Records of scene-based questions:
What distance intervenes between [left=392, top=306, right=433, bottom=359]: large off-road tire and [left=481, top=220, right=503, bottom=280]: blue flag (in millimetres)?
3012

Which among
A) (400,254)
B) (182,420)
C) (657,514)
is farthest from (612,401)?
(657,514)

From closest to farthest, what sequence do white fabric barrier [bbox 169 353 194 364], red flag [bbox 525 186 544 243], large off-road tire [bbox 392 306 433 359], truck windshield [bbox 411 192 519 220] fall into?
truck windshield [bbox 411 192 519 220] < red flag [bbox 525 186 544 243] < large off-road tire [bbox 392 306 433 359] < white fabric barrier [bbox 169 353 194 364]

THE TASK - Reproduce verbatim the lines of the records above, starting with the line that contains "Which among" and continuing through the last line of the records, both included.

COMPLETE RESPONSE -
Which among
A) (400,254)
B) (182,420)
C) (657,514)
is farthest from (612,401)?
(657,514)

From closest to farthest, what sequence do white fabric barrier [bbox 169 353 194 364], red flag [bbox 525 186 544 243], large off-road tire [bbox 392 306 433 359], truck windshield [bbox 411 192 519 220] fall into?
truck windshield [bbox 411 192 519 220] < red flag [bbox 525 186 544 243] < large off-road tire [bbox 392 306 433 359] < white fabric barrier [bbox 169 353 194 364]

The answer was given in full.